Para resolver isso, utilizamos lâmpadas de pré-aquecimento de ondas infravermelhas de baixa frequência. Em vez de depender do ar para distribuir o calor, essas lâmpadas emitem energia radiante diretamente no vidro. É a única maneira de garantir que todos os cantos do vidro recebam o calor necessário para reduzir o estresse.
Ajustando a temperatura correta
O truque é usar muita potência em um espaço pequeno. Utilizamos lâmpadas com filamentos de tungstênio de alta densidade. Por quê? Porque isso permite que o vidro seja aquecido sem ser preciso colocar a lâmpada muito perto dele, o que seria um desastre.
Claro, é preciso equilibrar tudo. Você pode ajustar o comprimento e a tensão da lâmpada de acordo com o tamanho do vidro, mas não se pode exagerar. Se você usar muita potência em um pedaço grande de vidro, haverá “pontos quentes” que podem danificar o vidro. É preciso encontrar o equilíbrio perfeito entre a densidade de potência e a velocidade de movimento do transportador.
Os componentes necessários
Utilizamos quartzo de alta pureza para os invólucros das lâmpadas. A razão é simples: o quartzo não absorve o calor.
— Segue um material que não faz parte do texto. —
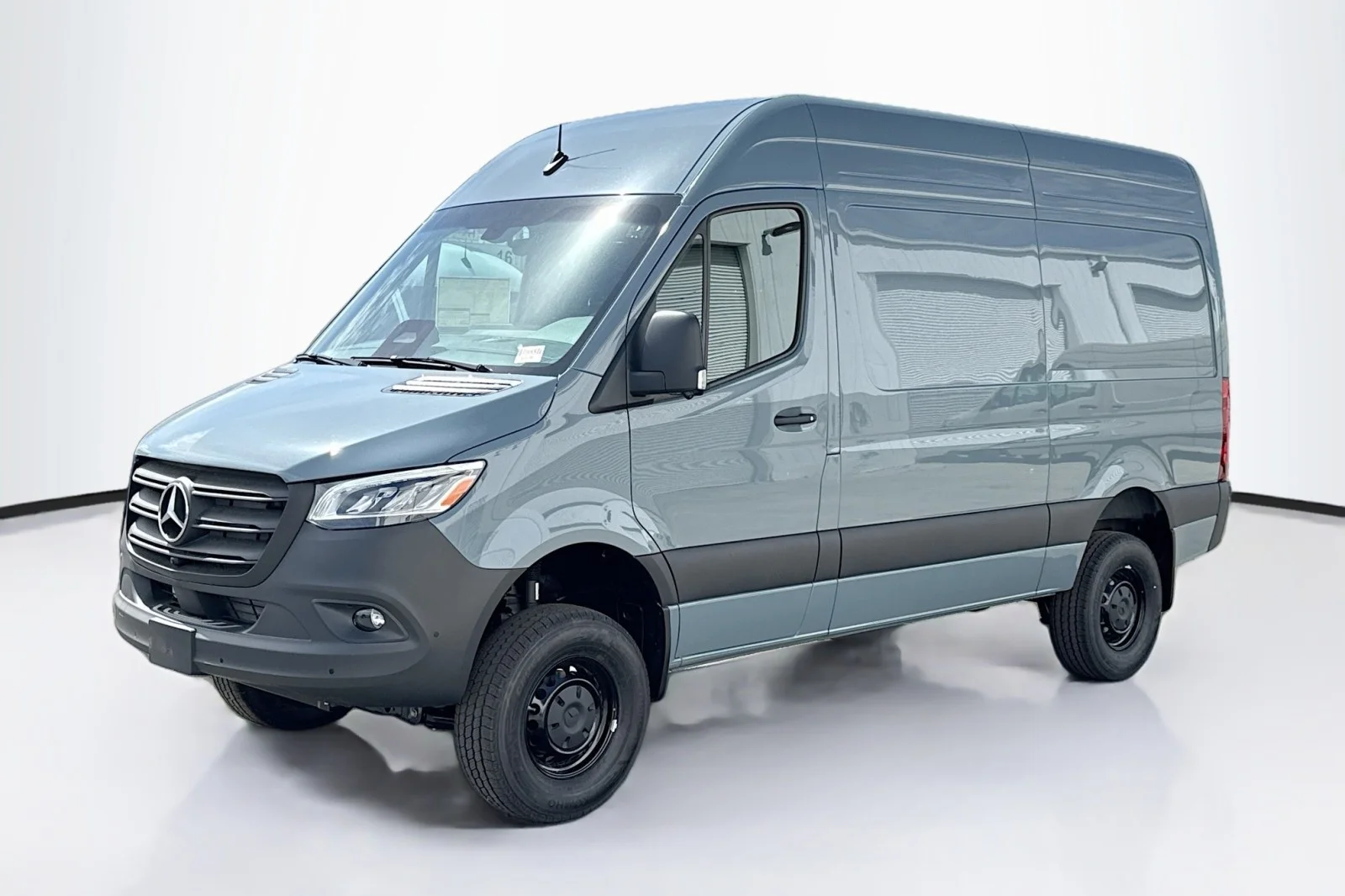 2026 Mercedes-Benz Sprinter 2500 144 WB HO AWD's photo
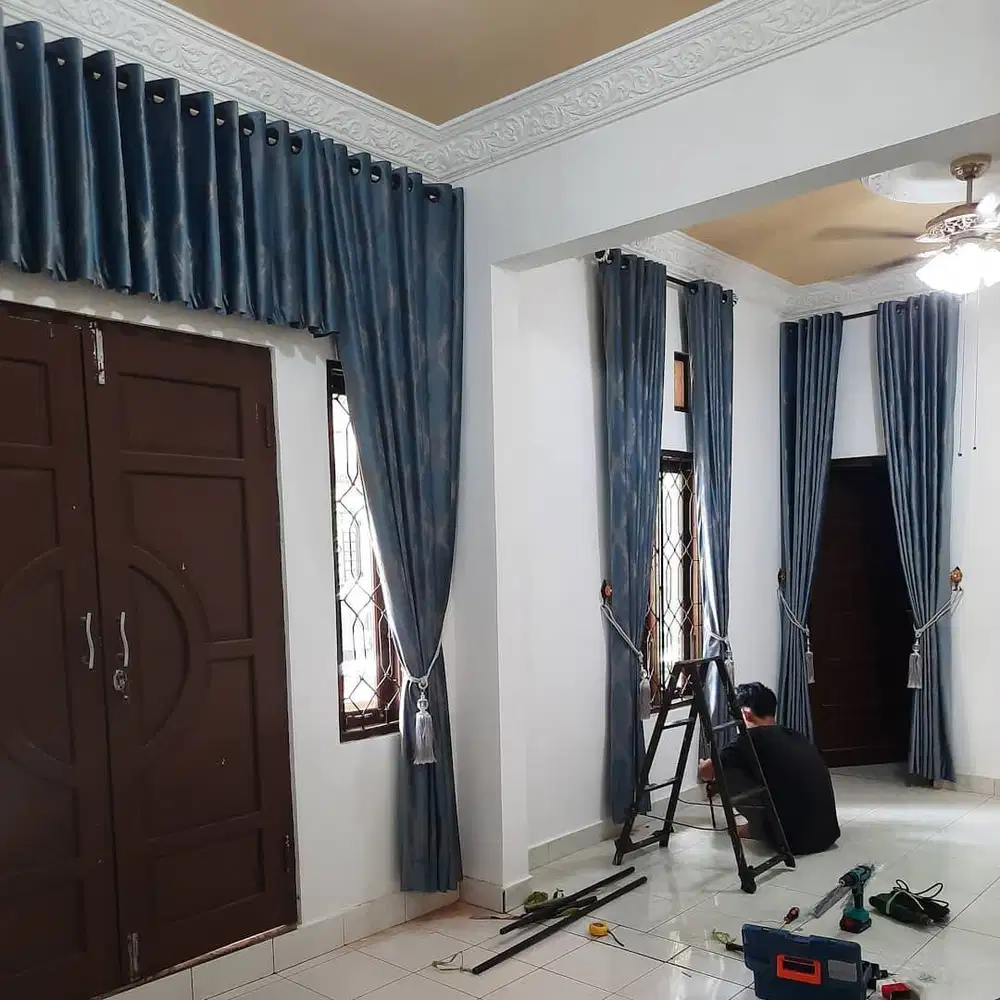 Jasa tukang pasang gorden model terbaru gorden blackout gorden kantor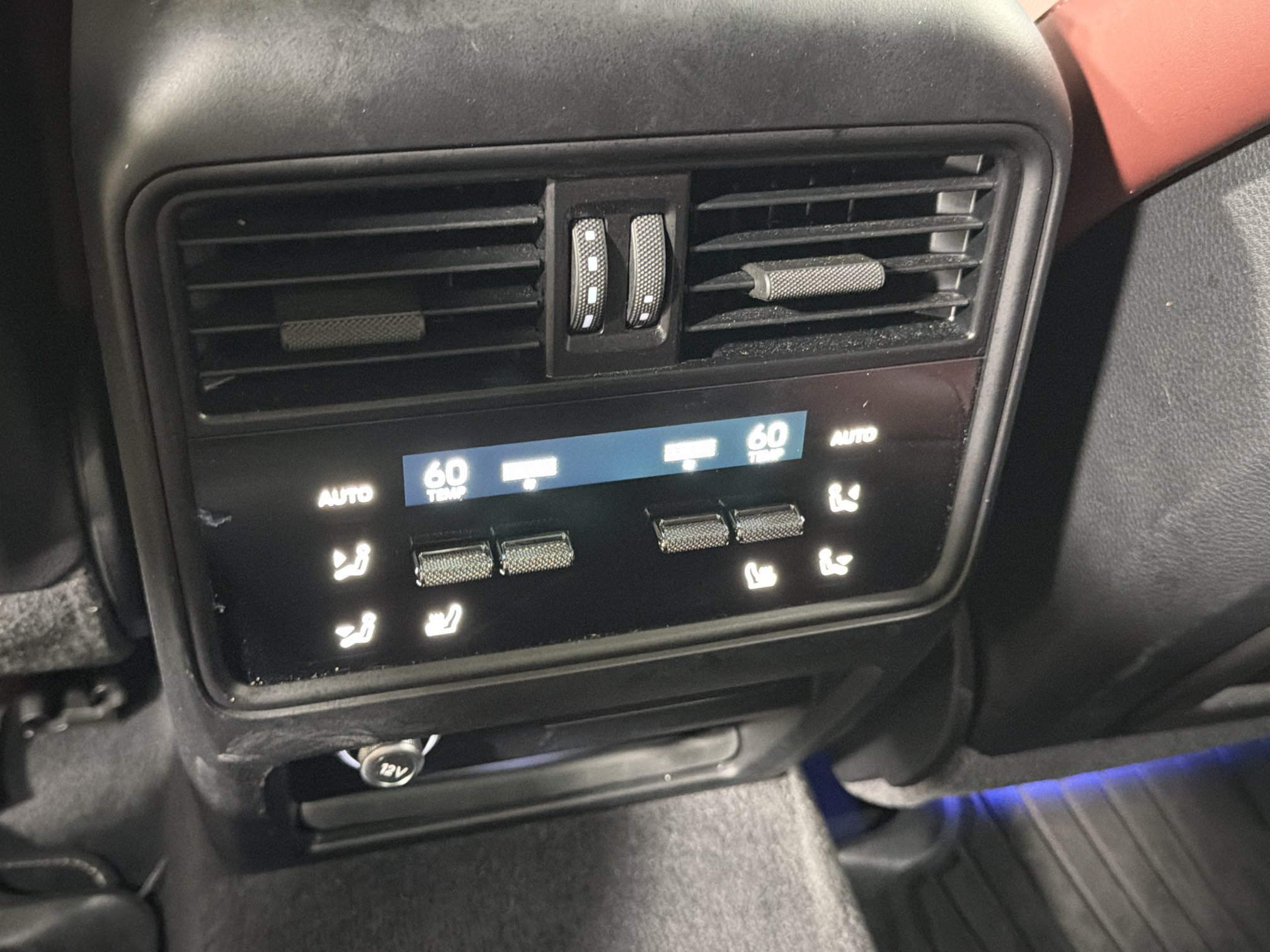 Certified 2026 Porsche Cayenne S AWD/4WD image 21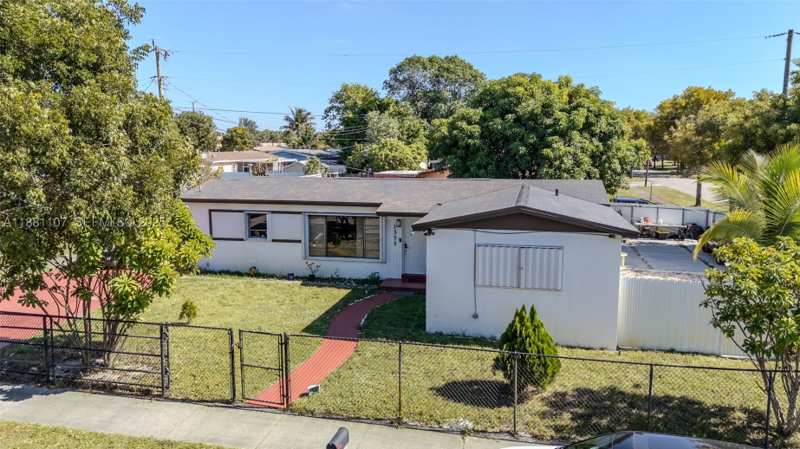 3 bedroom SingleFamilyResidence at 1375 NW 181st St, Scott Lake Manor Sec 3, Miami Gardens — photo 1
Ele permite que o espectro infravermelho alcance diretamente o vidro.
Quanto à localização das lâmpadas? É fundamental posicioná-las de forma que o vidro seja atingido por todos os lados. Como as lâmpadas acabam se deteriorando com o tempo, utilizamos conectores padrão. Isso torna a substituição das lâmpadas algo rápido, em apenas cinco segundos, em vez de um processo demorado e frustrante.
Os custos envolvidos
A vantagem das lâmpadas infravermelhas é a velocidade com que funcionam. Elas ligam e desligam quase instantaneamente. Comparado com as bobinas resistentivas, que levam muito tempo para esquentar, isso representa uma grande vantagem para o fluxo de trabalho.
Mas há um problema: essas lâmpadas são sensíveis. Se a tensão elétrica variar ou houver picos de tensão, o filamento pode queimar muito rapidamente. Para evitar isso, é preciso conectar as lâmpadas a uma fonte de alimentação estável. É um investimento pequeno, mas que evita muitos problemas no futuro.